This article is a collaboration with iQ by Intel.

Like Buddhist philosophy, Eve Online may best be explained in the form of a question: What would happen if the biggest trolls on the Internet were given command over a highly realized economy, plus spaceships? After 11 years of Godzilla-sized space fleet battles, the history of the perennial MMO is one of incredibly detailed enterprises being constantly thwarted by skullduggery, grudges, and betrayals on an almost Roman scale. The only thing more sophisticated than the game’s financial operations—which include shell corporations, holding corporations, and good-ol’ Mafia-style rackets—are the lengths that old rivals will go to foil them.

People often call games “story generators,” but with its enormous scale and persistent online universe, Eve’s stories feel more like legends. The most notorious heist is probably the tale of a machiavellian individual who had a blood feud with the CEO of UQS corporation, a large organization of players with some clout within the game. To get his revenge, he hired a mercenary corps called the Guiding Hand Social Club. The Guiding Hand’s plan was to commit large-scale corporate theft by placing eight secret agents in UQS, spending 11 months inconspicuously climbing the corporate ladder into positions with access to the money.

Economists spent the aughts looking for clues to real-world markets in the game. 

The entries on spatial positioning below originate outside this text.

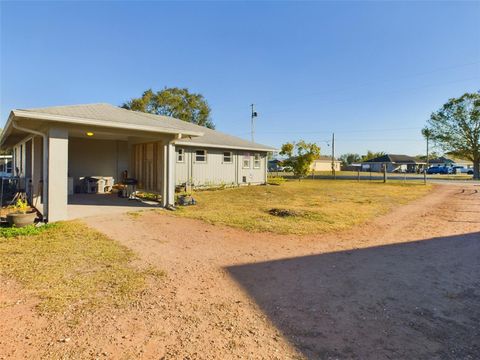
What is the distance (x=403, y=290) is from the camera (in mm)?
4066

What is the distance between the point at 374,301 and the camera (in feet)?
12.2

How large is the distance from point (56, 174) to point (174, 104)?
32850 millimetres

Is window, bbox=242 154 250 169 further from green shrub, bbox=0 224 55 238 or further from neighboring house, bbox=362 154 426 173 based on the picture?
neighboring house, bbox=362 154 426 173

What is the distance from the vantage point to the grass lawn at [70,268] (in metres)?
3.62

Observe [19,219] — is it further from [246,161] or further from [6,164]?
[6,164]

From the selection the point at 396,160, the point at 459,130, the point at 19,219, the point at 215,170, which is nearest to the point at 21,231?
the point at 19,219

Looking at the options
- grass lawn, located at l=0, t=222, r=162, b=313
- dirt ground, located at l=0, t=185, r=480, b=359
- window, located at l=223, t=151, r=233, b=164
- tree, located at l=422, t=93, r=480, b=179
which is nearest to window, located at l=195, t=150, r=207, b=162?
window, located at l=223, t=151, r=233, b=164

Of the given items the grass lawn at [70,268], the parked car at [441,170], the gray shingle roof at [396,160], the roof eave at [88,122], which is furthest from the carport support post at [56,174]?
the gray shingle roof at [396,160]

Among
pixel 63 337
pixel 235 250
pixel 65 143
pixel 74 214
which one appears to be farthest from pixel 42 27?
pixel 63 337

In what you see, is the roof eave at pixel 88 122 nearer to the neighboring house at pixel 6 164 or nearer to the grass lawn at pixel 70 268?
the grass lawn at pixel 70 268

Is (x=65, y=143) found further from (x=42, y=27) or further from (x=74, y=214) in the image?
(x=42, y=27)

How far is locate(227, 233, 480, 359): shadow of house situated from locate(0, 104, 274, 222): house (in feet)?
19.8

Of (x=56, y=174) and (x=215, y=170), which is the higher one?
(x=215, y=170)

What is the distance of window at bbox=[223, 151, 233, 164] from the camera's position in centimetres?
1917
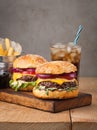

Then, at the snap of a shadow figure’s fingers, they cleaned out the vaults, swiping around 30 billion in ships and ISK, the game’s virtual currency, which had taken thousands of people playing the game countless hours to gain. (For many players, involvement in a massively multiplayer online game can be like a second job.) In the process the Guiding Hand carried out a hit on the CEO, taking the corpse with them. Afterward they would boast she had fallen in love with one of their agents. It’s just that kind of a game.

It’s also the kind of game where you forget you’re talking about a game. The level of detail to the fantasy is remarkably convincing, perhaps nowhere more clearly than in the in-game economy. There are reasons economists spent the aughts looking for clues to real-world markets in the game’s virtual commodities, which trade in biofuel, silicon, and heavy metals, among other things. Groups of players are called guilds and clans in other games, but in Eve they’re called corporations because they are quite literally corporations: groups of people acting as a single entity to grow in influence and make money. The big ones have a CEO and a CFO, typically paying a dividend to players who have a stake in them.

“Invest wisely in the market and you could be looking to make 10 to 15 percent profit in a year,” says Paul Elsy, who previously ran a pirate corporation in Eve before going to work for the game’s creators, CCP. “There are a lot of IPOs ran legitimately by players in the game. There’s plenty to invest in. A lot of people log-in and never leave the station. They look at the margins. Sometimes they make a loss, sometimes they make a profit. They effectively act as brokers,” he tells me.

But investment in Eve can be far more of a gamble than selling short on the New York stock exchange. The markets are unregulated and the world is self-policed, recalling “the old mobster days when they’d drive one of their associates into a back alley and give them a good beating because he stepped out of line,” Elsy explains. This freewheeling, laissez-faire-to-the-extreme approach to banking is permissible because Eve’s financials are all fantasy. In-game capital cannot be converted into real-world dollars in any way, which is probably for the best, legally speaking.

It’s hard to know who you can trust in Eve

In other words, the door is wide open for Ponzi schemes, and it’s hard to know who you can trust in Eve. A few years ago the space opera’s counterpart to Bernie Madoff made off with almost a trillion credits, enough to cripple the entire economy of the game. He and a few friends had founded a bank called Phaser Inc. They took deposits and held savings accounts, offering an appealing 5 percent interest rate. “After two and a half years,” Elsy says, “the CEO said, ‘Screw it, the wallets are looking a bit fat,’ and decided he wanted out.” One day he just vanished with the cash. There was an outcry among players, calling for CCP to break their hands-off policy to governing the world and intervene. But, Elsy says, CCP turned a blind eye. All’s fair in love and space war, apparently.